Records from a collection:

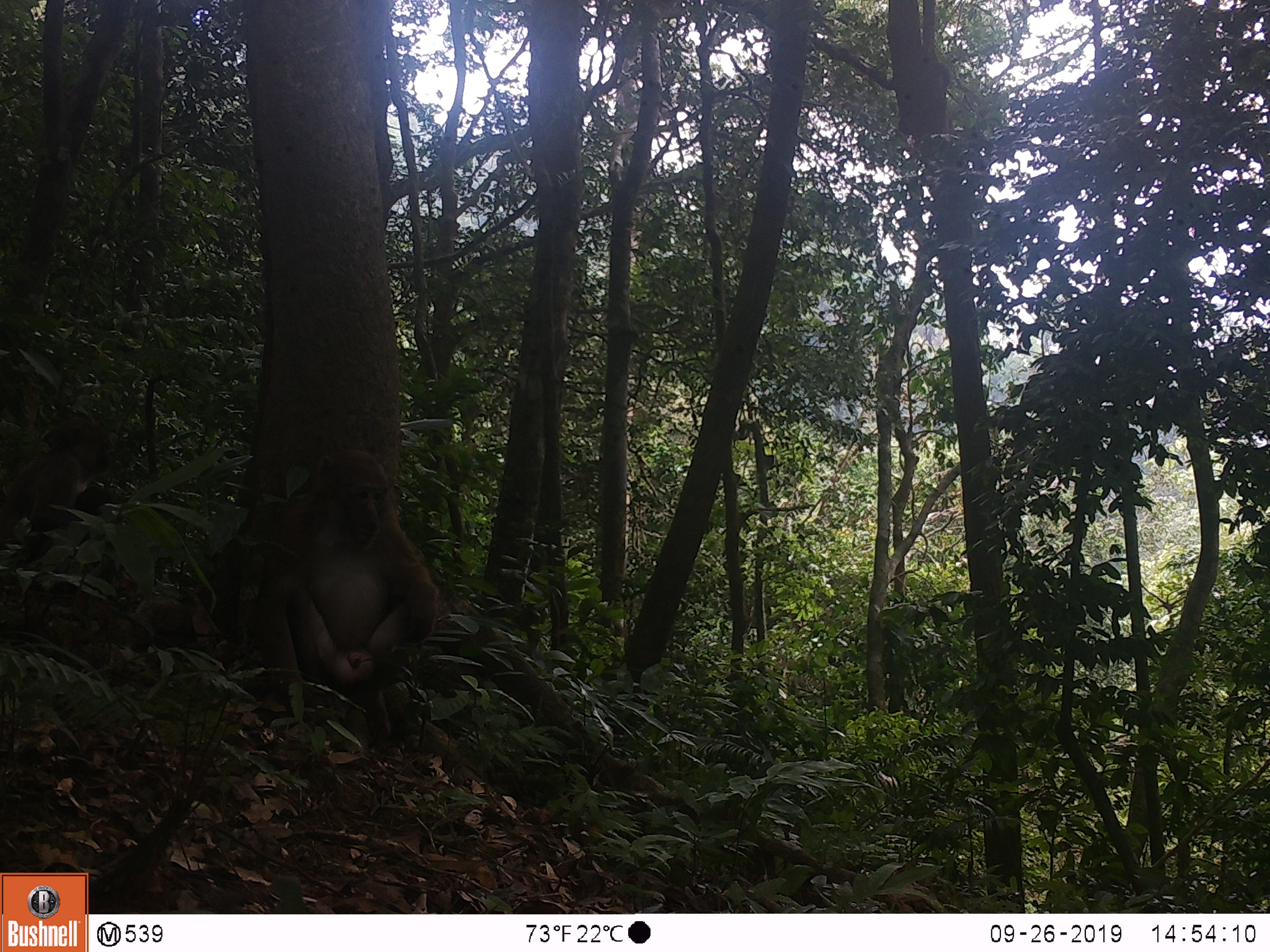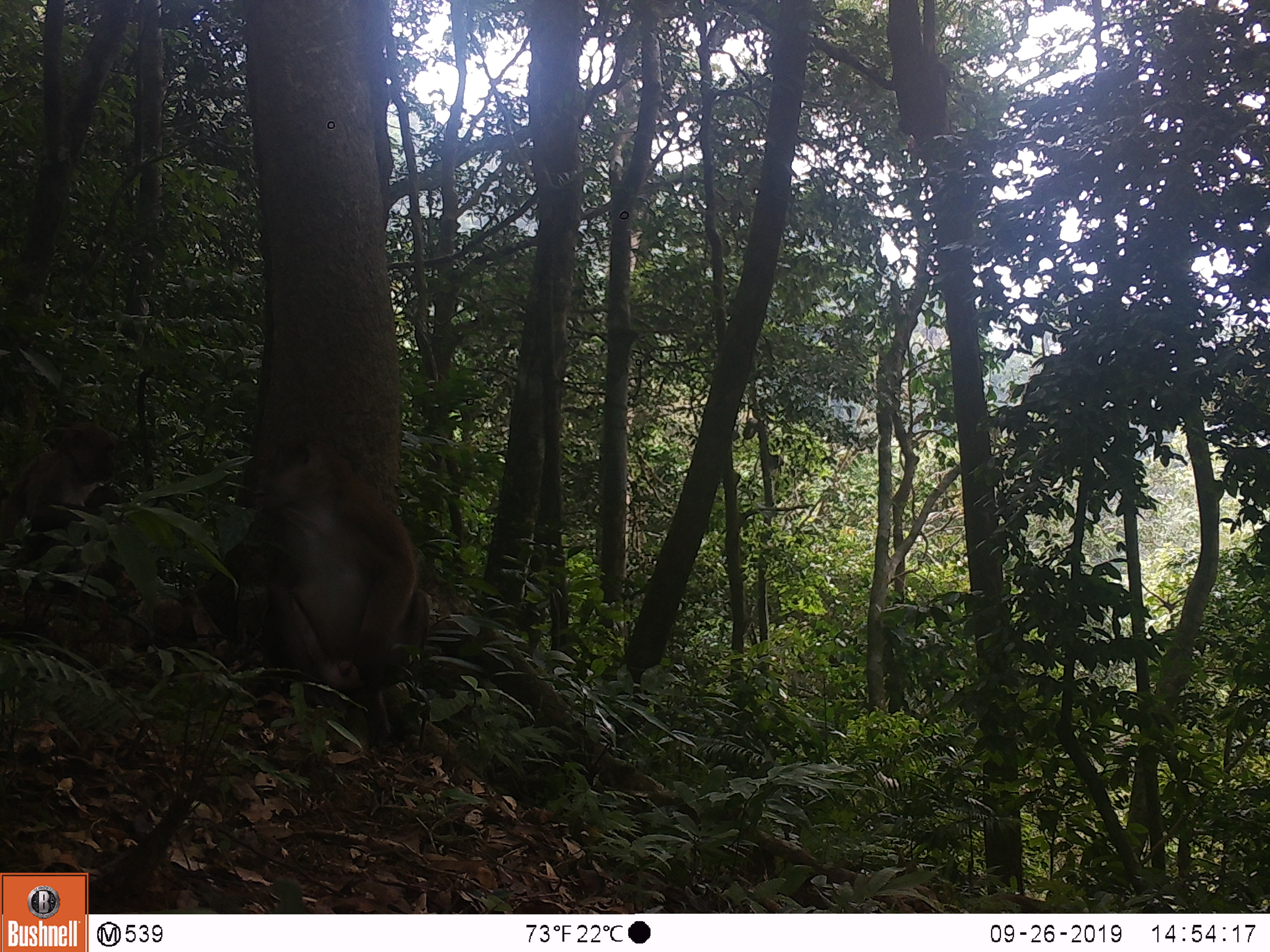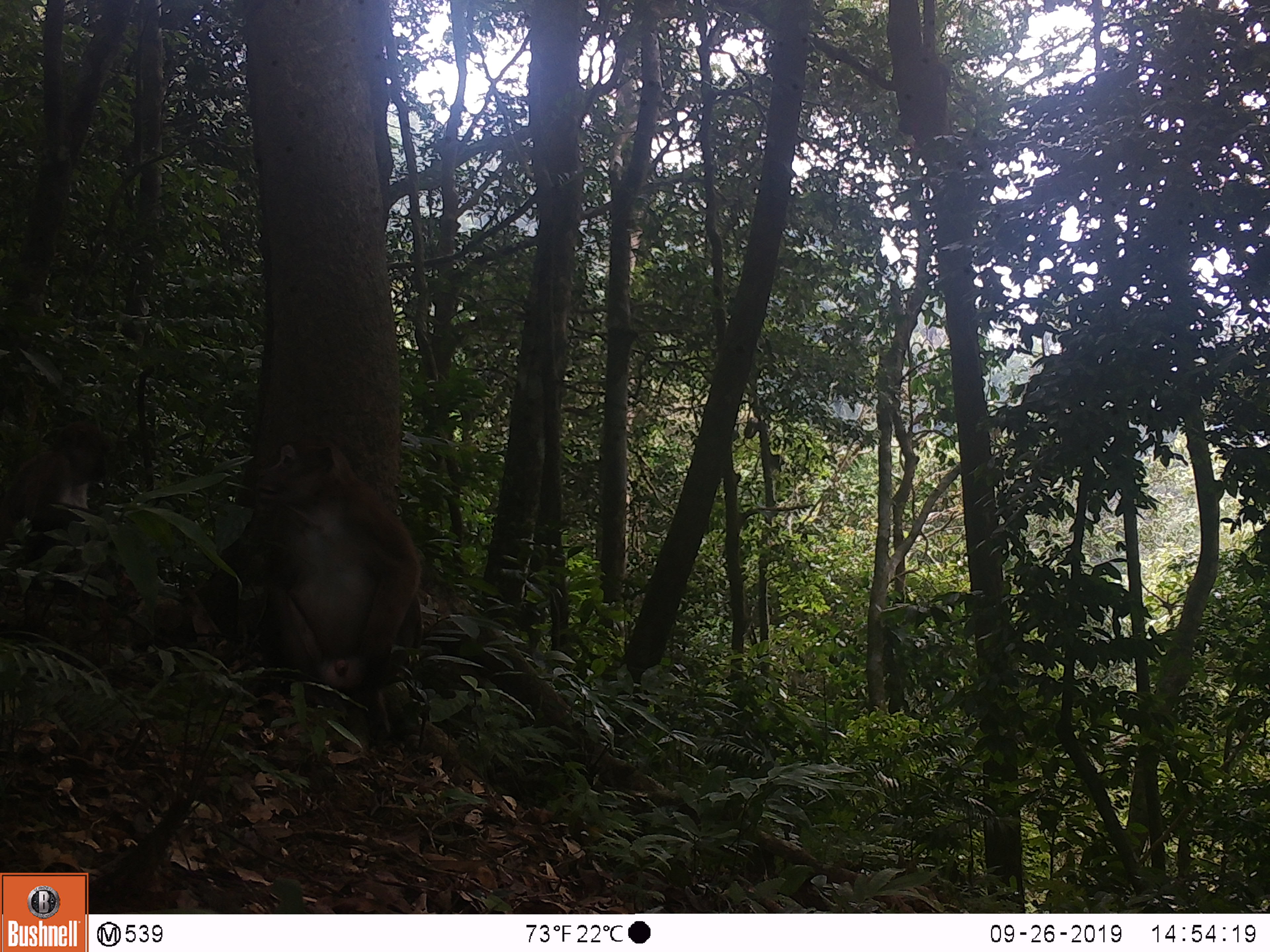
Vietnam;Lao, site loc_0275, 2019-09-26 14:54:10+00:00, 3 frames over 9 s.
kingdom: Animalia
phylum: Chordata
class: Mammalia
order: Primates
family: Cercopithecidae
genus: Macaca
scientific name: Macaca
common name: macaques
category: assam or rhesus macaque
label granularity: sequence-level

• _What the task requires_: Beginning with the line that holds "kingdom: Animalia" and ending with the last line of the data, copy each line exactly and add nothing.

• _Result for this task_:
kingdom: Animalia
phylum: Chordata
class: Mammalia
order: Primates
family: Cercopithecidae
genus: Macaca
scientific name: Macaca
common name: macaques
category: assam or rhesus macaque
label granularity: sequence-level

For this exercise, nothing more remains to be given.